該平行的線條絕對平行, 該直溜的線條也絕對直溜。
說起來,雙子座的江影更像是個處女座,龜毛程度在家裝這一塊上簡直令人發指。
這空無一物的高級感,裝出來的費用比南柯家裡的裝修加上藏品還要高。
就比如現在南柯麵對的這個隱藏式酒櫃, 南柯已經不知道多少次走向這個地方了, 但每次伸出手準備按下去時還是會猶豫。
因為這個隱藏式真的是做的太隱藏了, 櫃子並不是全部連在一起的, 東一個西一個的, 裝個酒還跟藏寶似的。
而且它還沒有明顯的特殊縫隙和門板標誌, 每一次想要打開它都得碰運氣。
南柯多次懷疑連江影自己都沒辦法準確地找準每一扇櫃門的位置。
江影對此的表示是:“哎呀, 這樣才有趣味性嘛!”
用實際行動找到了隱藏門的準確位置,反彈器反應迅速地將和牆麵顏色一致的酒櫃門彈開。
南柯站在展示櫃似的酒櫃前站了一會兒,挑了兩瓶有點年份的白葡萄酒出來。
江影掛上電話回身,瞥到瓶身上的標簽,差點眼一翻挺過去。
南柯放下酒,安慰似的拍拍江影的肩膀:“說好了的精簡主義者,家裡藏這麼多好酒做什麼,喝完再買嘛。”
江影頓時哀嚎:“啊……這是我的藏品啊!八萬多一瓶呢!”
南柯笑眯眯的:“哎呀,小氣了不是?等你結婚柯姐送你一箱!”
江影無奈:“這就不是錢的事。”這是她兩年前搶拍回來的藏品!
“那是什麼事?感情?”南柯停下動作,眼中露出一抹心碎的哀傷,“我們的感情還不能讓我喝你兩瓶八萬的葡萄酒?”
“……”江影避開南柯的眼神,妥協地翻了翻眼皮,“能,喝吧,兩瓶夠不夠?不夠我再去拿。”

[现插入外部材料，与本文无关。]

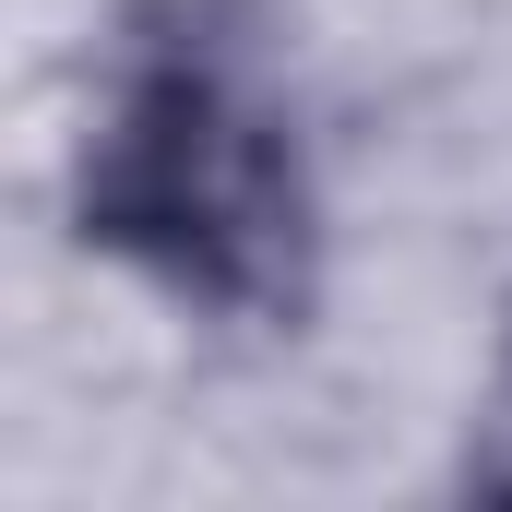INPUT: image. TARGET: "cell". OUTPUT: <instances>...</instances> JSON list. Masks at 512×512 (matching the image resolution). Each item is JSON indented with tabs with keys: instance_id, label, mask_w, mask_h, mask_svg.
Returning <instances> with one entry per match:
<instances>
[{
	"instance_id": "obj_1",
	"label": "cell",
	"mask_w": 512,
	"mask_h": 512,
	"mask_svg": "<svg viewBox=\"0 0 512 512\" xmlns=\"http://www.w3.org/2000/svg\"><path fill=\"white\" fill-rule=\"evenodd\" d=\"M72 215H84V251L131 262L191 322L274 334L310 310V262H322L310 155L227 0L131 12L72 155Z\"/></svg>"
},
{
	"instance_id": "obj_2",
	"label": "cell",
	"mask_w": 512,
	"mask_h": 512,
	"mask_svg": "<svg viewBox=\"0 0 512 512\" xmlns=\"http://www.w3.org/2000/svg\"><path fill=\"white\" fill-rule=\"evenodd\" d=\"M477 489H512V334H501V370H489V405H477V453H465Z\"/></svg>"
}]
</instances>
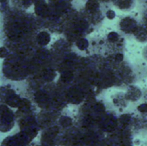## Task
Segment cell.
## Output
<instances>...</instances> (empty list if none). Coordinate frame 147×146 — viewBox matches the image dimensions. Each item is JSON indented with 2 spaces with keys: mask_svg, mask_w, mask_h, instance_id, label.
<instances>
[{
  "mask_svg": "<svg viewBox=\"0 0 147 146\" xmlns=\"http://www.w3.org/2000/svg\"><path fill=\"white\" fill-rule=\"evenodd\" d=\"M114 4L121 10H128L133 8L134 0H112Z\"/></svg>",
  "mask_w": 147,
  "mask_h": 146,
  "instance_id": "6da1fadb",
  "label": "cell"
},
{
  "mask_svg": "<svg viewBox=\"0 0 147 146\" xmlns=\"http://www.w3.org/2000/svg\"><path fill=\"white\" fill-rule=\"evenodd\" d=\"M115 15H116V14H115V12L113 9H109V10L106 12V16H107L109 19H110V20L114 19V18L115 17Z\"/></svg>",
  "mask_w": 147,
  "mask_h": 146,
  "instance_id": "7a4b0ae2",
  "label": "cell"
}]
</instances>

南柯也不是不識好歹的人,立馬擺手表態:“暫時不用,不夠喝再說。”
江影:“……”還真是通情達理呢!
吃過晚飯,南柯趁著江影去衛生間的空隙,推開露台的玻璃門,戴著耳機打了個電話。
下午回來之前,她就已經找人去跟著許冰芝和追蹤盛宿了。
尉歡被綁架的事情,尉家怎麼看南柯不知道也管不著,反正她是認定是盛宿做的了。
不是他最好,是他的話,南柯一定不會給他好果子吃。
尉歡不是個好大姐,但也做了南柯二十多年的姐姐,雖是戀愛腦傷了她的心,可南柯有怨氣歸有怨氣,也沒冷血冷情到能眼睜睜地看著盛宿想要她的命。
許冰芝救女心切,除了聽話湊贖金,什麼都不管了。
南柯現在身為局外人和半個掌局的人,可沒她那麼傻。
尉歡和誰結過怨彆人不知道,她本人肯定是清楚的。
盛宿為了不給自己找麻煩,策劃綁架也肯定不會站在前麵,讓尉歡抓到他的把柄。
可這樣真的就能把自己撇乾淨了嗎?南柯覺得怕是不能。
尉歡取消和盛宿合作的事情,就說明她對盛宿心有不滿了,隻是介於說得太清楚會鬨得難看,直接用了斷聯的方式來表明自己的態度。
可說到底,她也不是傻的,這種時候被人擄走勒索,加上察覺出先前盛宿跟他說的項目上的問題,根本不需要任何的線索和證據,她就能斷定綁走她的人是誰了。
這都是稍一推理就能想到的事情。
尉歡知道綁架自己是盛宿,那盛宿衝動過後冷靜下來、會想不到尉歡能猜出是自己?
他的腦子但凡沒有因為進水而短路,就極有可能不會讓尉歡活著回來。
許冰芝如果真的覺得隻要給錢,人就會沒事,那就是癡人說夢。